We’re seeing an interesting convergence of big pharma business strategies these days. Merck has announced that it’s going to spin off about half its health-care products – the slower growing half – into a new company. But that’s half by head count; those drugs are only about 13% (6.5 billion) of the company’s sales. The Merck that remains will be focused on oncology, vaccines, and other high-growth high-margin areas.
Merck’s stock is opening lower this morning, but I don’t think it’s necessarily this plan that’s doing it. They missed sales forecasts for some of their big-name products (Keytruda among them, their biggest name of all), so that was going to make the stock drop no matter what. But it’s true that this spinoff plan might (in light of the earnings call) seem a bit more like something done out of the need to at least look like they’re working on bolstering earnings.
Meanwhile, GSK announced that they’re going to completely separate all their consumer health care business into a new company. That has been in the works for a while: they and Pfizer have been combining their consumer healthcare products into a new entity which was always intended to be spun off into a new company, Overall, then, we’re talking about some of the biggest outfits in the industry all trying to consolidate the hot-and-happening stuff into one pile and move everything else off into another. This is (needless to say) not a new idea. Drug companies have been undertaking similar moves for decades, with consumer products (think stuff on the drug store shelves), generic drugs, animal health products and the like being the usual candidates for sale or spinoff. One mild general problem with this strategy is that some of this stuff accumulates again, as newer drugs become older drugs and other assets come into the company through acquisitions. It’s like cleaning out your basement; stuff sort of seeps back into it over time.

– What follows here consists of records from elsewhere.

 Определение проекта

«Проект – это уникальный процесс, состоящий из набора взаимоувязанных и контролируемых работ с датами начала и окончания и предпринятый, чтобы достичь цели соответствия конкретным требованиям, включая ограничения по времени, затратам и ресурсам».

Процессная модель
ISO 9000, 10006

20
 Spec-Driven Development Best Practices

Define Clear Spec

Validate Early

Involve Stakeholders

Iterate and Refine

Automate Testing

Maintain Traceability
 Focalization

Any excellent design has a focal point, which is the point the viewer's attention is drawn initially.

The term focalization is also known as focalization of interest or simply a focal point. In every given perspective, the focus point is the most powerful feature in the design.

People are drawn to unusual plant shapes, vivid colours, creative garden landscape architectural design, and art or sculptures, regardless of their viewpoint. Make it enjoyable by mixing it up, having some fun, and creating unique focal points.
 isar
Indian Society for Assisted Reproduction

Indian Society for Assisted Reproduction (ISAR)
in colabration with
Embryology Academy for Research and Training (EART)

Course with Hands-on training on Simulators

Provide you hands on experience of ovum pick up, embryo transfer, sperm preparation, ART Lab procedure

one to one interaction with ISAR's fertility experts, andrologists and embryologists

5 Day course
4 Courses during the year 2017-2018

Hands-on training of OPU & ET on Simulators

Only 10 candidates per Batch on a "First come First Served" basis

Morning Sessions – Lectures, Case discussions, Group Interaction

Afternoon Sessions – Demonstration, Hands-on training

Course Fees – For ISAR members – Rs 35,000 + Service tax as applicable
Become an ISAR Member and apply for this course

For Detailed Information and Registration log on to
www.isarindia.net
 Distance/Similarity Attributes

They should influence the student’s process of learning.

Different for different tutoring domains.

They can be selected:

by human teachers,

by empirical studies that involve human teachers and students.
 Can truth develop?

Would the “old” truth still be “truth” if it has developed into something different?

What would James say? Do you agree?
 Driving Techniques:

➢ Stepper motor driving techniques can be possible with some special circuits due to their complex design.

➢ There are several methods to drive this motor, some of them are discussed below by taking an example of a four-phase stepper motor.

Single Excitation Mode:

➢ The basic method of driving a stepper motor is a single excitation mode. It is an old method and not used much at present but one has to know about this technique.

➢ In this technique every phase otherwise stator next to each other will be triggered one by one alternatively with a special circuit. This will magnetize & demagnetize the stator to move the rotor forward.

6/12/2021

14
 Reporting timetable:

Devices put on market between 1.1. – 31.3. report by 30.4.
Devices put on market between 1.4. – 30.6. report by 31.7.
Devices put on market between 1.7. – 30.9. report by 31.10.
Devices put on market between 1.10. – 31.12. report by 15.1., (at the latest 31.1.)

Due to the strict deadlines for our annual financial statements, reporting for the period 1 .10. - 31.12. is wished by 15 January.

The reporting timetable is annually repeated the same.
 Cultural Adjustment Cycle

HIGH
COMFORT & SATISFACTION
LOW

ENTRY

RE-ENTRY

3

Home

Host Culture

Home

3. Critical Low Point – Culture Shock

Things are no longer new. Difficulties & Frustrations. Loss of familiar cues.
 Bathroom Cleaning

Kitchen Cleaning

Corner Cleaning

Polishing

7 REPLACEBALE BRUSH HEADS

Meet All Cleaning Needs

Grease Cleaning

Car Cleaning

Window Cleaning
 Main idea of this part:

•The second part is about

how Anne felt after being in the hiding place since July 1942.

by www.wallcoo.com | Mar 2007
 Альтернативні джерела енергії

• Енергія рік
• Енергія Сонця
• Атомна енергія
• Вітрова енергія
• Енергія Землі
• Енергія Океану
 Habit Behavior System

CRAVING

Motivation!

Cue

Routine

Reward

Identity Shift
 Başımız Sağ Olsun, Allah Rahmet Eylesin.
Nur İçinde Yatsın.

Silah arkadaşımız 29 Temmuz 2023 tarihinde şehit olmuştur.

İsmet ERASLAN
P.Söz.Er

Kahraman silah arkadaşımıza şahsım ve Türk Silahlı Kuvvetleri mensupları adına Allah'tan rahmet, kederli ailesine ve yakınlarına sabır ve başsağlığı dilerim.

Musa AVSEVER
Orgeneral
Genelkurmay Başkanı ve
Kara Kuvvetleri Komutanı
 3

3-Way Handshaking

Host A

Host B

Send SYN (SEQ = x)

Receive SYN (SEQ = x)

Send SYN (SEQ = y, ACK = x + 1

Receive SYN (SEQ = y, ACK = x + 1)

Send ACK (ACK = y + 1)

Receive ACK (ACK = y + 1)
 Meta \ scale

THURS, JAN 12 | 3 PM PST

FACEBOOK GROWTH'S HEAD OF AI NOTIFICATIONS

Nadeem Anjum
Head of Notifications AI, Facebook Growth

It’s worth keeping in mind that this is largely a move for the benefit of Wall Street and the big shareholders. In my experience, it’s not like the folks in the R&D labs usually notice much of a difference when their parent company exits the toothpaste business. Earnings per share, all the way; you’re shrinking the company while keeping the high-revenue products to produce a more concentrated shot of earnings goodness. You might wonder, in these cases, who’s going to lining up to buy the shares of the new company: older products that don’t have much growth in them! Step right up! Well, existing shareholders are going to be the first (involuntary) customers under most such plans, but many of them will sell that stake on to someone else, presumably people who want to have some steady-performing stuff in their portfolio. High and increasing earnings-per-share are most beloved by investors, but reliable EPS (and reliable dividends) are not something to be snickered at, either.